Scientists from the Medical Institute of Howard Hughes perfected the technique of fluorescence microscopy so that now it is possible to remove in high resolution the dynamic processes occurring in a living organism. The results of their work, scientists shared in the journal Science, and visualization of dynamic processes, which made shooting the movement of immune cells in the embryo fish, was presented in the article of the journal Nature.
Due to the current capabilities of light microscopy, particularly fluorescence microscopy, high-resolution, scientists may even consider a three-dimensional fragments of living tissue. Earlier work on overcoming the diffraction resolution limit of light microscope and the development of methods for non-invasive fluorescence imaging belong to Eric Betchu, Stefan Hello and William Marner. For that scientists was awarded the Nobel prize in chemistry in 2014.

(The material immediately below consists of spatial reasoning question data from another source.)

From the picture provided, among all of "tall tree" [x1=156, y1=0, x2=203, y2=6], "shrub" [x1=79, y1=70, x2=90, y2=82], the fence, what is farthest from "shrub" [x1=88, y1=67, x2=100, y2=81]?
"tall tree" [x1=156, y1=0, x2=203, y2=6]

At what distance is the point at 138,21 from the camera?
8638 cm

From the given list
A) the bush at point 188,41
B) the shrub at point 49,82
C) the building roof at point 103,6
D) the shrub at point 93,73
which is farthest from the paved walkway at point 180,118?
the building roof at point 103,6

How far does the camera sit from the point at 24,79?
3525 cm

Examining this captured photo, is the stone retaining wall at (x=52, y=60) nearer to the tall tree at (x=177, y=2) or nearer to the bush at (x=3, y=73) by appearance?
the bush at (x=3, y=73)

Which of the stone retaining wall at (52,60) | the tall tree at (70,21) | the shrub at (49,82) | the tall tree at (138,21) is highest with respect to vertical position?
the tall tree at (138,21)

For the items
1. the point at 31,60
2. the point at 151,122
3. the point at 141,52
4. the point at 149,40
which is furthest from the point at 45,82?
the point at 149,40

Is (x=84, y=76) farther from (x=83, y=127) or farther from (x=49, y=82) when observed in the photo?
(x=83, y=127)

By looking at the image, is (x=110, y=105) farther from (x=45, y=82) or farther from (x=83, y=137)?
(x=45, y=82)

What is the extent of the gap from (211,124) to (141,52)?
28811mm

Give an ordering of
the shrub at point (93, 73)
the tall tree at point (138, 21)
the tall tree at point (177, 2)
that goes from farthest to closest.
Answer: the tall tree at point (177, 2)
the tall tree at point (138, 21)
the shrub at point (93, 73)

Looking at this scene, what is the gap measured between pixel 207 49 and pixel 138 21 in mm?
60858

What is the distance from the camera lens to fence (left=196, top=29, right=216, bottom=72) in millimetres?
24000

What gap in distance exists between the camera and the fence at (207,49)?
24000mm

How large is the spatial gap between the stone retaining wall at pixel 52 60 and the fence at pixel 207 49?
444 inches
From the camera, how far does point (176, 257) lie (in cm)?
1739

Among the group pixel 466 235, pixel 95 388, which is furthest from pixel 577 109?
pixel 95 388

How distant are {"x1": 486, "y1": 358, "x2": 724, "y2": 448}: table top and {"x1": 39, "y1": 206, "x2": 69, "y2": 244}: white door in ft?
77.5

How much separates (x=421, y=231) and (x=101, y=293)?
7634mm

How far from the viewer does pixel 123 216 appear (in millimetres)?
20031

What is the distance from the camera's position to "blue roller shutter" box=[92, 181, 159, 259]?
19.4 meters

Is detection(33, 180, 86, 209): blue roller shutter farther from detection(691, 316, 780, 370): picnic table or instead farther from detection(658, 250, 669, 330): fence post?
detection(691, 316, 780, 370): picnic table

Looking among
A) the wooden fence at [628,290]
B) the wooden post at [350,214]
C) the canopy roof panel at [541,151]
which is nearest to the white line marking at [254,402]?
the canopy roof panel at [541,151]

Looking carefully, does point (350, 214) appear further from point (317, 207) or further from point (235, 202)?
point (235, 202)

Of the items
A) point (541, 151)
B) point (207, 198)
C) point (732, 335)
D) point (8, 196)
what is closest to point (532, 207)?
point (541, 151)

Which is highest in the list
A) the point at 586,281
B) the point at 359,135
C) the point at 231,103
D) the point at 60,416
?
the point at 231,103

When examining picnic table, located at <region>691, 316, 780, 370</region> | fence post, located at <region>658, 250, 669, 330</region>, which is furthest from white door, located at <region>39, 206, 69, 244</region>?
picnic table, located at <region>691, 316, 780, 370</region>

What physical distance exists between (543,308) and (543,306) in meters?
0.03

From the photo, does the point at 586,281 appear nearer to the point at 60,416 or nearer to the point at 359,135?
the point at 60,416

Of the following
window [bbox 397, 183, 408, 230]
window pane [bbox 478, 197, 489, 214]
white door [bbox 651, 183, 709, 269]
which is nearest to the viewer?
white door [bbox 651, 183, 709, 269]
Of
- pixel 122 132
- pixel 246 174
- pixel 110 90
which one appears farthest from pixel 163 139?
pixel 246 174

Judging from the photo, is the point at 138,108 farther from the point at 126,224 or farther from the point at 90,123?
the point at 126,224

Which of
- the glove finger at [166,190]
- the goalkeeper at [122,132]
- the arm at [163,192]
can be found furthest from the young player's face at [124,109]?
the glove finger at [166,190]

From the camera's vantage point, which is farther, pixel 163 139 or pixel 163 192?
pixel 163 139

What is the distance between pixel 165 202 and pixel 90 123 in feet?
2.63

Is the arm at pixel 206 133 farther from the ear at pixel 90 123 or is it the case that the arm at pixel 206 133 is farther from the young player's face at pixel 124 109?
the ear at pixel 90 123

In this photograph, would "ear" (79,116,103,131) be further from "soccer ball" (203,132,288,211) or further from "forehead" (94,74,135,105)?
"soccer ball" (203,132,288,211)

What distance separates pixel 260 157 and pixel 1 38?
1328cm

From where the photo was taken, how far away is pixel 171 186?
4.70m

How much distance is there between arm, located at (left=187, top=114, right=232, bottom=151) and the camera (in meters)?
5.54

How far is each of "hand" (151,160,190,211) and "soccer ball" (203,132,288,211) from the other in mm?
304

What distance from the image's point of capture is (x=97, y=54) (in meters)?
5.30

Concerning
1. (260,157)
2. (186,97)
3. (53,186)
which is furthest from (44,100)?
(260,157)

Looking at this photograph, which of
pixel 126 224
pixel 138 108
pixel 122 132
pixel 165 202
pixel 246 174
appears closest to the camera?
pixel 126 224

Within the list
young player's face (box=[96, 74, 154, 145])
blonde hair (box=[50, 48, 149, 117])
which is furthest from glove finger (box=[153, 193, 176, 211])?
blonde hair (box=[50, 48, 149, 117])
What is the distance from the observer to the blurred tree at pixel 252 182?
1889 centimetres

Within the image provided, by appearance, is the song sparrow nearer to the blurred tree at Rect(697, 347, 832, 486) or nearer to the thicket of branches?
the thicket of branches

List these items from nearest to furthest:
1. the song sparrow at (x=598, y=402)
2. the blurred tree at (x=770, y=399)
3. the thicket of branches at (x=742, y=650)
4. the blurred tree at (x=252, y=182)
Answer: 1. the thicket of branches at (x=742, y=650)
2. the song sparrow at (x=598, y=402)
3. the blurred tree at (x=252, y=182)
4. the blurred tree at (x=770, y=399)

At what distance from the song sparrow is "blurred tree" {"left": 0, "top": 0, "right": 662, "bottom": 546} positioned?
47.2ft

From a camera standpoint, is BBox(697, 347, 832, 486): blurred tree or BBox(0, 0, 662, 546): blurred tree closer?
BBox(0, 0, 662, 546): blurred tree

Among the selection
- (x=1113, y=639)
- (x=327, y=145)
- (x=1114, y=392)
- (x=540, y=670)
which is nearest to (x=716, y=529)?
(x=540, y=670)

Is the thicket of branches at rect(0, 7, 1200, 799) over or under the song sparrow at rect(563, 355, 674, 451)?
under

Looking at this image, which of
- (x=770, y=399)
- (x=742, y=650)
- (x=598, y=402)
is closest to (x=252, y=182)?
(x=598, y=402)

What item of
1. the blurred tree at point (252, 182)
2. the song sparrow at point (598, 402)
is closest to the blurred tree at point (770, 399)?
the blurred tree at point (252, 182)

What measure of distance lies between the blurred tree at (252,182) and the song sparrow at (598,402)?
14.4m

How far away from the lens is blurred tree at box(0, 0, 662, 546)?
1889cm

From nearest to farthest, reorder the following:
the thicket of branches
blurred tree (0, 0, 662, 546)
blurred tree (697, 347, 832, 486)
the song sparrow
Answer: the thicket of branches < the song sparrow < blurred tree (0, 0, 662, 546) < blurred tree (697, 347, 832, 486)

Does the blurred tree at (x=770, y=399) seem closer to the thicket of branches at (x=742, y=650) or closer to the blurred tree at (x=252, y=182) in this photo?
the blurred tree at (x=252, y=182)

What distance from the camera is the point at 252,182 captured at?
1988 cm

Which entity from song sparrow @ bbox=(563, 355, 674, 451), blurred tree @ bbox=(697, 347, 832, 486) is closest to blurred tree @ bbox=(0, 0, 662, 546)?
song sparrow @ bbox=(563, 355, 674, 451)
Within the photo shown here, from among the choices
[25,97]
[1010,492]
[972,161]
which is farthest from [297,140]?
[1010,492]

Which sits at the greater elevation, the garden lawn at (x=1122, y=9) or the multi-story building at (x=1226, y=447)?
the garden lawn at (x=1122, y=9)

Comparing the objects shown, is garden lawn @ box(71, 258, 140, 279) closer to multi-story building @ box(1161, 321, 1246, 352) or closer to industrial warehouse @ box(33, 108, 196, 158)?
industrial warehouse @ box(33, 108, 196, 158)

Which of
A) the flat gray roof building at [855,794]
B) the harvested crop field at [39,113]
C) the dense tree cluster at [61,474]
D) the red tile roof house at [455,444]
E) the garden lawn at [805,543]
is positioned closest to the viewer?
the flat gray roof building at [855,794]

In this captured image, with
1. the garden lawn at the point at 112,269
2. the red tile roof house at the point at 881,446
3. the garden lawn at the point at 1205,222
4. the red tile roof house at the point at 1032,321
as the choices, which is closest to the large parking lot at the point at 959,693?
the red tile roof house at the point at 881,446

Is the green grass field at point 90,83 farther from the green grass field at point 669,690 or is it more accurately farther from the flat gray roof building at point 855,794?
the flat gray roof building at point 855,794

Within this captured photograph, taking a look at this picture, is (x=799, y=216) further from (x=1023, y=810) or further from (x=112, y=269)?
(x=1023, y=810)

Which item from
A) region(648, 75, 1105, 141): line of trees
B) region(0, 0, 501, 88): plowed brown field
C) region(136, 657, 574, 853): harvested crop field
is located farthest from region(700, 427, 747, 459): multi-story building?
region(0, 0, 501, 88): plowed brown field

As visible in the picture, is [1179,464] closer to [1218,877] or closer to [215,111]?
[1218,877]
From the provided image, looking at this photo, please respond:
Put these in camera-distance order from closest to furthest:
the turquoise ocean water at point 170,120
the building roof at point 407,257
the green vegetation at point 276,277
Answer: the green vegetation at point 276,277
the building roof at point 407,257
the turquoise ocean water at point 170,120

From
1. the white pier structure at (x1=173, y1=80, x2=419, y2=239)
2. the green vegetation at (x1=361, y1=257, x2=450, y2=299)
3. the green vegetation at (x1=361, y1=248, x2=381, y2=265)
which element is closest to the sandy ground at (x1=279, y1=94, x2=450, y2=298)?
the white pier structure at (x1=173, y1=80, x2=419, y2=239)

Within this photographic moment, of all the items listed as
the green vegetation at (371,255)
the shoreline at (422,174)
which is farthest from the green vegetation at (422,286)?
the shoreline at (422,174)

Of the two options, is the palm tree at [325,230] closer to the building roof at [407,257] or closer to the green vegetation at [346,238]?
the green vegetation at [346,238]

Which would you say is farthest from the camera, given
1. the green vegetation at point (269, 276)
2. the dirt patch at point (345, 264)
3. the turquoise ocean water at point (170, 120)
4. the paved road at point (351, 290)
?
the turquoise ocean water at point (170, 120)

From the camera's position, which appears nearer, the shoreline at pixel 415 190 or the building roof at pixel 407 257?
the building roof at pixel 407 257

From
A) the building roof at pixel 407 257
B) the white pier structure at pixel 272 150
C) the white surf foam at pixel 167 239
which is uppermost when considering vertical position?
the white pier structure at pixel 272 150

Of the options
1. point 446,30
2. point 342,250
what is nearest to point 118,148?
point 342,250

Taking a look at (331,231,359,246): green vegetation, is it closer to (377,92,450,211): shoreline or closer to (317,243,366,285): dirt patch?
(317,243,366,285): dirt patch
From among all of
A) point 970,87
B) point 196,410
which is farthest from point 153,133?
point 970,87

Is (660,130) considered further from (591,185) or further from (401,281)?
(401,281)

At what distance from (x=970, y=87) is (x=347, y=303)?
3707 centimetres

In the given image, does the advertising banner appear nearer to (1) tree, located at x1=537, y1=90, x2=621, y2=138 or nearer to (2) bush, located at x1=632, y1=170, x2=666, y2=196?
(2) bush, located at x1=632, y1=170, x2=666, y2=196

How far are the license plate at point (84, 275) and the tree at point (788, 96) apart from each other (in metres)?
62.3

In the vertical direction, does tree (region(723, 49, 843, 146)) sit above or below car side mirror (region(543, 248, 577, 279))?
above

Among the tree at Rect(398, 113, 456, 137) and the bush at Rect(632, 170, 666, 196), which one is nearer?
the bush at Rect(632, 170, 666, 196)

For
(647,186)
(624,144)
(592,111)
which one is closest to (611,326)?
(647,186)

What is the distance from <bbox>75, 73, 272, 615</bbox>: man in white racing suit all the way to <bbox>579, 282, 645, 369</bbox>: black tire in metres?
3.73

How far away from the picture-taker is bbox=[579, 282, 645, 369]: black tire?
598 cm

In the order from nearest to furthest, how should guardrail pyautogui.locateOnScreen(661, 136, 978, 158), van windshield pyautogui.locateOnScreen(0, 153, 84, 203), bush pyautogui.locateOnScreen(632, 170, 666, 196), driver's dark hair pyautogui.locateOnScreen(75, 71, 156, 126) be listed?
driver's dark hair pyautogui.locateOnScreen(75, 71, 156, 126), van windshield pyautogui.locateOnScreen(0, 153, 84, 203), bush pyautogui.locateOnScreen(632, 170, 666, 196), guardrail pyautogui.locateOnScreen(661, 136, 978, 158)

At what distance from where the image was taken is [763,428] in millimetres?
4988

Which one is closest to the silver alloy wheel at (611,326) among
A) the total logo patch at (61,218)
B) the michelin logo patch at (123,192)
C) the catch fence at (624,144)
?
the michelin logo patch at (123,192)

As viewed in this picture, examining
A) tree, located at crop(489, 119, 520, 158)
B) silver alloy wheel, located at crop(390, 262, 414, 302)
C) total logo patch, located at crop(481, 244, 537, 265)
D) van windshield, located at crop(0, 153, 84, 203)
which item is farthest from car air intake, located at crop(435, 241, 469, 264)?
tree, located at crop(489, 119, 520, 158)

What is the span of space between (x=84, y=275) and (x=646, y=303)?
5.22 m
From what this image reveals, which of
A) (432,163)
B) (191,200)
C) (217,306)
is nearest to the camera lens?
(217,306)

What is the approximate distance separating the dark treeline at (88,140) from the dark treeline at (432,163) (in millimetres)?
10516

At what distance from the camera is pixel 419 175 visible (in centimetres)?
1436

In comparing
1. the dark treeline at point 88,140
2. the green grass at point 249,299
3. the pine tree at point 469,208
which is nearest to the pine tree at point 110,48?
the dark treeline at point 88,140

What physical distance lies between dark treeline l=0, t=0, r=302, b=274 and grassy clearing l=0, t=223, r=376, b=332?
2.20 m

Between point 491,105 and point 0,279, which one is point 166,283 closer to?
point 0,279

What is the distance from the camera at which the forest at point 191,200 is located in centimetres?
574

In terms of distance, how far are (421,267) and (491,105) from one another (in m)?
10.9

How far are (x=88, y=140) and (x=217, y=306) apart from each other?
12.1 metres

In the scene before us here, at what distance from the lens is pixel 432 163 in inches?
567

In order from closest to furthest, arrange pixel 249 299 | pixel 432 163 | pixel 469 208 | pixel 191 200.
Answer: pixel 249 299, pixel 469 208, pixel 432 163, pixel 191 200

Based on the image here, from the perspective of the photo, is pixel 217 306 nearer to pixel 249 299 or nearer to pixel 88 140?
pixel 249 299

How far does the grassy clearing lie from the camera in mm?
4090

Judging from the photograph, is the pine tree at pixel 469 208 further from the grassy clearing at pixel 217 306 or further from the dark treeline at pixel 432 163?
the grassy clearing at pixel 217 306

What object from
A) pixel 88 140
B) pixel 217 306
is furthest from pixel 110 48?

The researchers decided not to stop. So? one of the latest developments of Bettiga became fluorescent microscopy of in-plane illumination (light sheet fluorescence microscopy), allowing to visualize the volume of live biological samples for a long time. And its modification, microscopy light-sheet illumination with a discrete (lattice light sheet microscopy — LLSM), allows visualization of rapid dynamic processes. Based on the two methods lies a quick scan of the sample a thin, flat beam of light, allowing to accumulate a large number of two-dimensional images, which are then combined into a three-dimensional model.
These methods, however, has its limitations. For example, the heterogeneity of the surrounding tissue introduces a distortion when determining signal which reduces the picture resolution. Even in the absence of distortion and a high resolution requires high intensity irradiation, resulting in a living sample can get damaged. Obtaining the highest quality images still required fixation and special preparation of the samples.
A team of Bettega were able to overcome these limitations and presented a combined microscopy technique with which scientists were able to observe many different processes directly inside a living organism. The researchers received motion image latinovich bubbles, the dynamics of cellular organelles, the growth processes of nerve cells in the forming spinal cord and movement of immune cells in the embryo of the model fish, zebrafish. In the video below, for example, shows migration of immune cells in perilymphatic space of the inner ear of the embryo.
For the modernization of the LLSM method the researchers used adaptive optics techniques used in the creation of ground-based telescopes used for astronomy. A team of Bettega measured the amount of distortion in the determination of the special fluorescent labels and adjust them using the variable shape of the adaptive mirror. The combined technique has a name AO-LLSM. To reduce phototoxicity beam managed with limit lighting only a thin plane of the specimen without irradiating it to a basic volume.
Scientists hope that their development will help to substantially advance the study of cells in their natural environment. The team is now thinking about how to reduce the cost of such a microscope, and also on how to make it more compact. Currently, the installation of the microscope is a three-meter table.